10. How long does an icIEF run take on Maurice?  

A typical icIEF run on Maurice takes approximately 10-15 from sample loading to result, including focusing time, but it can be even faster with the SupersonicIEF method, which involves ampholyte blockers and voltage stepping. The whole-column imaging approach eliminates the mobilization step required in traditional cIEF, which significantly reduces overall run time without sacrificing resolution. 

11. What sample volumes are required for icIEF on Maurice?  

icIEF on Maurice requires very small sample volumes, typically starting with 50 µL. This makes it well suited for precious or limited samples encountered in early-stage biotherapeutic development. 

12. Does Maurice support Waters Empower 3 software?  

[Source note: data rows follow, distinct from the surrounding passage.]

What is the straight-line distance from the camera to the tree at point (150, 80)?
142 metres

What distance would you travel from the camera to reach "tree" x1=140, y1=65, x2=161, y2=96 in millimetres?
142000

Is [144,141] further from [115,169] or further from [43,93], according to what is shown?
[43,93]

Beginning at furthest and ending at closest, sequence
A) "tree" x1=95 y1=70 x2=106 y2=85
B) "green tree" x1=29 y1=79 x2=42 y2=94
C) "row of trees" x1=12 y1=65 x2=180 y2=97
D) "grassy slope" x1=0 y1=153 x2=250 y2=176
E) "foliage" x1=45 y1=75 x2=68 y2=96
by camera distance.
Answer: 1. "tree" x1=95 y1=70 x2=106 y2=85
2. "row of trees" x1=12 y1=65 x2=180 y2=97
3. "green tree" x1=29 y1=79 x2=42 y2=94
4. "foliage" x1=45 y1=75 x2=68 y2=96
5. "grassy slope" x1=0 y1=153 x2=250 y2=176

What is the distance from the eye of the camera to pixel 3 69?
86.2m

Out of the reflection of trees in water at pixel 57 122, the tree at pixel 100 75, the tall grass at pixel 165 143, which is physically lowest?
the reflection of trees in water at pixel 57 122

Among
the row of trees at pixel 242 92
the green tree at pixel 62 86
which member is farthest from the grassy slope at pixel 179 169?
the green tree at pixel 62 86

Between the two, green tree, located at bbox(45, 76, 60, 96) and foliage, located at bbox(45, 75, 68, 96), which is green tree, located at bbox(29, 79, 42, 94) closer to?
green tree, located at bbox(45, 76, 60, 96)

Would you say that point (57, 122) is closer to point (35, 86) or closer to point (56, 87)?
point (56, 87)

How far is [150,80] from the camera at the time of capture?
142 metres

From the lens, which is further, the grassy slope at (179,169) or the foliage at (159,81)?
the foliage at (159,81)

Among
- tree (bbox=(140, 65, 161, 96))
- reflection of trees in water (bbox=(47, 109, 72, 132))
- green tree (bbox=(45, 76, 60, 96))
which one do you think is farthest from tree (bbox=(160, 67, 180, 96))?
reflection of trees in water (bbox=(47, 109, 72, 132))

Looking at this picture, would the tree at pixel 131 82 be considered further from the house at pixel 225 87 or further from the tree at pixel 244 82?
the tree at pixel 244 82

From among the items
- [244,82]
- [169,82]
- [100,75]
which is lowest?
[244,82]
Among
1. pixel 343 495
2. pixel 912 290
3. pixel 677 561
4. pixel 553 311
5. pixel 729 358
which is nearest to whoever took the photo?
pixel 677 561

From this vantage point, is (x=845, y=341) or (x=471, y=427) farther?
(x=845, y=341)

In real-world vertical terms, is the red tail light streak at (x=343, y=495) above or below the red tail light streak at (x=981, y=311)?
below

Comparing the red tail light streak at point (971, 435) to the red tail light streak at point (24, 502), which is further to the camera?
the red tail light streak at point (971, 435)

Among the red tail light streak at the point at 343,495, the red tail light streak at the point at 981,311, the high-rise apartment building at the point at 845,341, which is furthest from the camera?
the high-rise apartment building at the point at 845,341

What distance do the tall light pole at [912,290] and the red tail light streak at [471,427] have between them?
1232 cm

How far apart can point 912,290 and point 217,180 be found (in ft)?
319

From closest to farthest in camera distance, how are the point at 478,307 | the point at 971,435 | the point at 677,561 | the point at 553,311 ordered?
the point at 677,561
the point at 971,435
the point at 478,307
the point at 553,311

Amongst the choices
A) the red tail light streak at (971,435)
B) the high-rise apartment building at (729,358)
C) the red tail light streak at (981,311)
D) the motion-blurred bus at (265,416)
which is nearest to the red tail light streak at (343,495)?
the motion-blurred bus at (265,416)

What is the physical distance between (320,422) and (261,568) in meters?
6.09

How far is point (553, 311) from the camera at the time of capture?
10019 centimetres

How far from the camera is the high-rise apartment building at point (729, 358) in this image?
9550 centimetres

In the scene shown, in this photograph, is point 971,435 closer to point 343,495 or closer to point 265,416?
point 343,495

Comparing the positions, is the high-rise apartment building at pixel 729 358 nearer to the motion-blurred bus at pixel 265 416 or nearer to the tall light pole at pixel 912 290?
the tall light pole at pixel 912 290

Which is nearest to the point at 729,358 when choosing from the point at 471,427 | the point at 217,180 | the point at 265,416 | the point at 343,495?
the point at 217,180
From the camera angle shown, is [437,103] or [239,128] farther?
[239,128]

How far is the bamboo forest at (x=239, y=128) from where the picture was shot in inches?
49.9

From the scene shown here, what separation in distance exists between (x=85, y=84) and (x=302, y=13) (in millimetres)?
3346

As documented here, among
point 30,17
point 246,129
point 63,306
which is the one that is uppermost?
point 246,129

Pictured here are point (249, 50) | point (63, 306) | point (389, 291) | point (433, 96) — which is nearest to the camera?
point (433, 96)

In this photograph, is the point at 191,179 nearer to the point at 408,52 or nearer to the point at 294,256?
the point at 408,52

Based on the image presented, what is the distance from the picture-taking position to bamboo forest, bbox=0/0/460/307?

Yes. Maurice is compatible with Waters Empower 3 chromatography data software through a dedicated Empower Control Kit. This allows laboratories already operating within an Empower environment to collect, process, and store Maurice data without adopting a separate data system. 

13. Why choose Maurice for icIEF?  

Maurice is a fully automated icIEF platform designed specifically for biopharmaceutical protein characterization. It combines whole-column imaging, small sample volume requirements, and a streamlined workflow to deliver high-resolution charge variant profiles with minimal hands-on time. A single Maurice instrument also runs CE-SDS, making it a versatile solution for both charge and size analysis across development and QC. Another instrument from the Maurice family, called the MauriceFlex, not only does icIEF and CE-SDS, but also enables the collection of charge variant fractions that can be used for mass spec, SPR, and mass photometry analysis.